Thursday, February 12, 2009
The SEC announced that today it charged George Georgiou, of Toronto, Ontario, with manipulating the market in four separate microcap stocks — Avicena Group, Inc., Neutron Enterprises, Inc., Hydrogen Hybrid Technologies, Inc., and Northern Ethanol, Inc. The Commission's action, filed in federal district court in Philadelphia, alleges that, from 2004 through September 2008, Georgiou, who controlled the publicly-traded stock of each company, manipulated the market in each stock through the use of many nominee accounts that he either directly or indirectly controlled at offshore broker-dealers and banks and the use of manipulative techniques, including matched orders and wash sales. Ultimately, Georgiou realized at least $20.9 million in ill-gotten gains from his manipulation schemes.

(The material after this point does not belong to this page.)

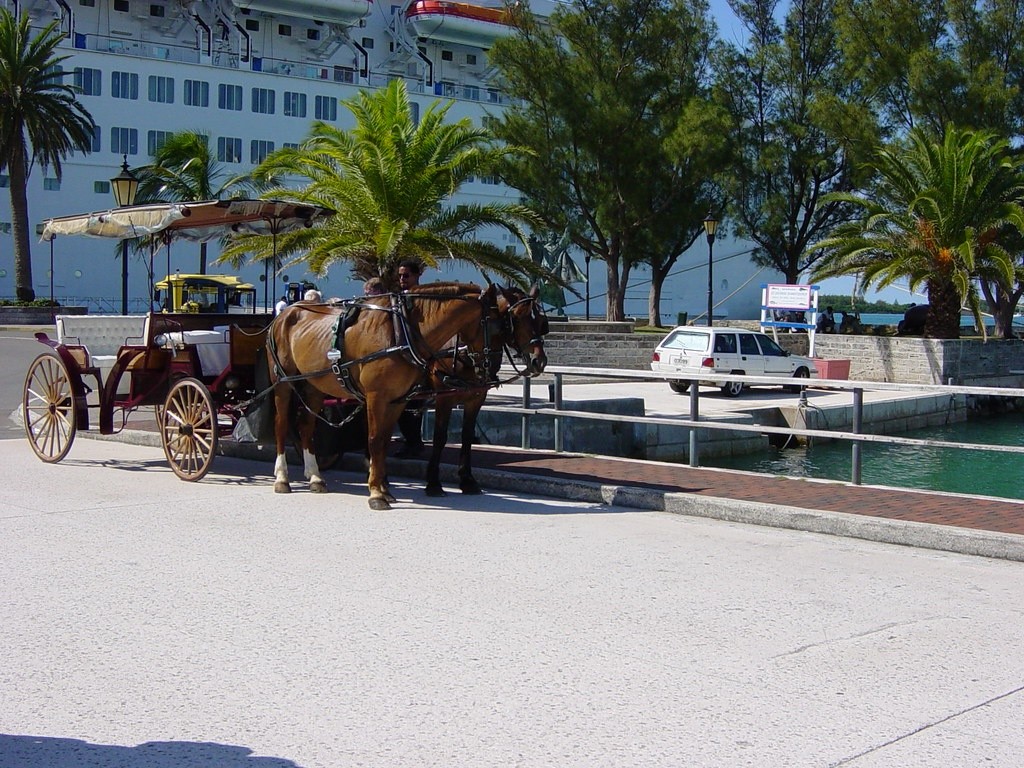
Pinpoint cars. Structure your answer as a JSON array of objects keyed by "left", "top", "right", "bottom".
[{"left": 649, "top": 324, "right": 820, "bottom": 398}]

In addition to the enforcement action, the Commission today entered an order suspending trading in the securities of the four manipulated stocks for a ten day period commencing 9:30 a.m. February 12, 2009. The U. S. Attorney for the Eastern District of Pennsylvania today separately announced criminal charges against Georgiou involving the same conduct.
The Commission's complaint alleges that Avicena Group is headquartered in Palo Alto, California, and that the other three companies are headquartered in Canada.
The complaint seeks a permanent injunction, disgorgement of ill-gotten gains, together with prejudgment interest, civil penalties, and a penny stock bar against Georgiou.